É sem dúvida acertado, por fim, assinalar a rarefacção do espaço crítico - tenha por objecto a literatura ou seja o que for mais - nos meios de comunicação generalistas. Mas é um problema que excede em muito o foro interno da crítica literária, embora exerça sobre ele uma influência esterilizadora decisiva.

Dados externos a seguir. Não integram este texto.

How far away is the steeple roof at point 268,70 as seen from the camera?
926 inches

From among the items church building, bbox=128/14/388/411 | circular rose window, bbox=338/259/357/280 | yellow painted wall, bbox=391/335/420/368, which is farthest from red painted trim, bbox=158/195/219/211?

Teremos de voltar outro dia a este assunto - se, para já, não houver ninguém que pegue no salutar desafio ao seu debate que deixas neste teu post invulgar. Mas talvez a Ana Cristina Leonardo, além do próprio Nuno, queiram ir adiantando algumas pistas.
Caloroso abraço para ti
miguel sp
Caro J.P.Cachopo: Por imperativos geográficos ainda não li o livro do Nuno Júdice sobre o ABC da Crítica. Vou encomendá-lo hoje.De qualquer modo, segundo aquilo que refere o Pedro Mexia, o meu receio de que se tratava de um opúsculo " impressionista " está posto de lado. O J.P. Cachopo também aponta subliminarmente para o " terrorismo das fronteiras "( noção ventilada por E.Prado Coelho no seu derrdeiro livro de Ensaios)ou sugere o impacto do " enigma das metáforas",sub-conceito caro a Hans Blumenberg para realçar a força da inconceptuabilidade manifesta nas análises de Júdice. Nuno Júdice tem uma obra poética admirável,de nível mundial, a que foi acrescentando textos críticos dispersos: assumiu a Crítica Literária na revista " O Tempo e o Modo ", em 1969, em companhia de Manuel Gusmão, Eduarda Dionísio,Fernando Guerreiro, entre outros.E ao longo de décadas esse trabalho para-analítico avolumou-se pela intervenção em inúmeras revistas e jornais.Prometo voltar,pois, quando receber o livro e com o proposito de abalar as " superstições formais da textualidade "(idem E.P.Coelho) que J.P.Cachopo aponta com inteligência e ousadia revolucionária no opúsculo de Nuno Júdice. Niet
Obrigado Miguel, pela leitura sempre atenta. Sim, não há dúvida de que não são radicalmente opostas ao que escrevi as posições defendidas pelo Nuno Júdice. Mas não resisti, ao ler a crítica do Pedro Mexia no Público de 03/09, a ler o livro e, entretanto, a deixar estas notas desalinhadas e polémicas – e a sacudir, também, esse tal ‘cânone’ (tenho-lhe alergia, confesso). Um assunto a discutir mais vezes, claro..
Um abraço para ti!
Caro Niet,
Ousadia revolucionária q.b., convenhamos.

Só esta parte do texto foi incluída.